The key insight: within each saga step, you still need exactly-once (or idempotent) behavior. The saga pattern doesn’t eliminate the per-step problem — it organizes the failure recovery across steps.
Part 4 — Observability: How to Know When Your Guarantees Are Lying
You can’t fix what you can’t see. Here’s what to instrument.
Duplicate rate metric:
duplicate_events_total{topic="orders.created", consumer="fulfillment"}This should be close to zero in steady state. A spike means either a consumer restart happened, or your idempotency logic has a bug.
Outbox lag:
outbox_unprocessed_count
outbox_oldest_unprocessed_age_secondsIf outbox rows are old and unprocessed, your poller is down or falling behind. Alert on this.
Consumer lag:
kafka_consumer_lag{topic="orders.created", consumer_group="fulfillment"}High lag + duplicate events = your consumer is slow and reprocessing. Check idempotency implementation.

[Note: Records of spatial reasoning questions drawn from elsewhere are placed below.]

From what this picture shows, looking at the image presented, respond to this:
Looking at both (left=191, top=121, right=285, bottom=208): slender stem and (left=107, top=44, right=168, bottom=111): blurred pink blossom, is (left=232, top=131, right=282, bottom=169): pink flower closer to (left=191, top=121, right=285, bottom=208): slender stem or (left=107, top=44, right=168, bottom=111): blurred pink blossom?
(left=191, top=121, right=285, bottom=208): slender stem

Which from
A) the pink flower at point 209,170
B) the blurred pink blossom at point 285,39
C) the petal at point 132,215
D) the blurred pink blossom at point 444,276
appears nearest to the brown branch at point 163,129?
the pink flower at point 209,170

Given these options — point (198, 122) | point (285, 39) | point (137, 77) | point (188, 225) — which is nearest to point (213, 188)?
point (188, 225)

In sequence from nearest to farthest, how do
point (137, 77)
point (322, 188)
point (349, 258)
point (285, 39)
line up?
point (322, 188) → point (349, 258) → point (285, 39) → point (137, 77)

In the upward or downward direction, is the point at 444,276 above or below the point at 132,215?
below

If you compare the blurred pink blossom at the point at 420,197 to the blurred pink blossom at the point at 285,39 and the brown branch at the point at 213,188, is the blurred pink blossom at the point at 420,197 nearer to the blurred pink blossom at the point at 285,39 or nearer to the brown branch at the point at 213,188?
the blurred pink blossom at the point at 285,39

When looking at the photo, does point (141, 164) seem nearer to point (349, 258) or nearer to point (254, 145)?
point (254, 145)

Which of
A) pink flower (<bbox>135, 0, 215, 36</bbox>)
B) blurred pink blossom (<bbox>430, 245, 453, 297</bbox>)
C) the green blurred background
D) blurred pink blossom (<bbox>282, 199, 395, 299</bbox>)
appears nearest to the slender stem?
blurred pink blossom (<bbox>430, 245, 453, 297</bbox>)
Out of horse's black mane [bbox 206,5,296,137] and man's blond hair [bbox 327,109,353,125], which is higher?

WebSocket message loss rate:
ws_message_sent_total - ws_message_acked_total = unacked messagesIf this grows: clients are disconnecting without acking. Check reconnect logic and message buffer expiry.
Dead letter queue depth:
dlq_message_count{source_topic="orders.created"}Messages in DLQ have failed processing N times. Alert and investigate.
The Honest Summary
Here’s what your architecture actually has:
| Boundary | Guarantee | What you need |
|---|---|---|
| Postgres transaction | Exactly-once (ACID) | Nothing extra — it’s real |
| Kafka → Kafka (EOS enabled) | Exactly-once | Transactional API + idempotent producer |
| DB → Kafka | At-least-once | Outbox pattern + idempotent consumer |
| DB → WebSocket | At-most-once (default) | Seq numbers + buffer + REST fallback |
| HTTP → External API | At-most-once (default) | Idempotency keys + retry logic |
| Kafka consumer → DB | At-least-once | Idempotent writes (upsert / ON CONFLICT) |
| Service A → Service B (HTTP) | At-most-once (default) | Idempotency keys end-to-end |
| Redis pub/sub → subscriber | At-most-once | Don’t use for reliable delivery |
What You Should Write in Your Design Docs
Stop writing “we have exactly-once delivery.” Write something like:
“This flow crosses two component boundaries: DB → outbox poller → Kafka. The DB write and outbox insert are atomic. The outbox poller delivers at-least-once to Kafka. Consumers handle duplicates via idempotency key table (processed_events). Expected duplicate rate under steady state: ~0%. Under consumer restart: <0.01% of events may be processed twice, safely.”
That’s a sentence that describes a real system. It names the boundaries. It names the guarantee at each boundary. It names the mechanism that handles failure. It gives you a number.
The goal is not to achieve exactly-once everywhere. The goal is to know exactly what you have, design every consumer to be safe under it, and instrument everything so you know when it’s not working.
That’s how distributed systems that actually hold up in production are built.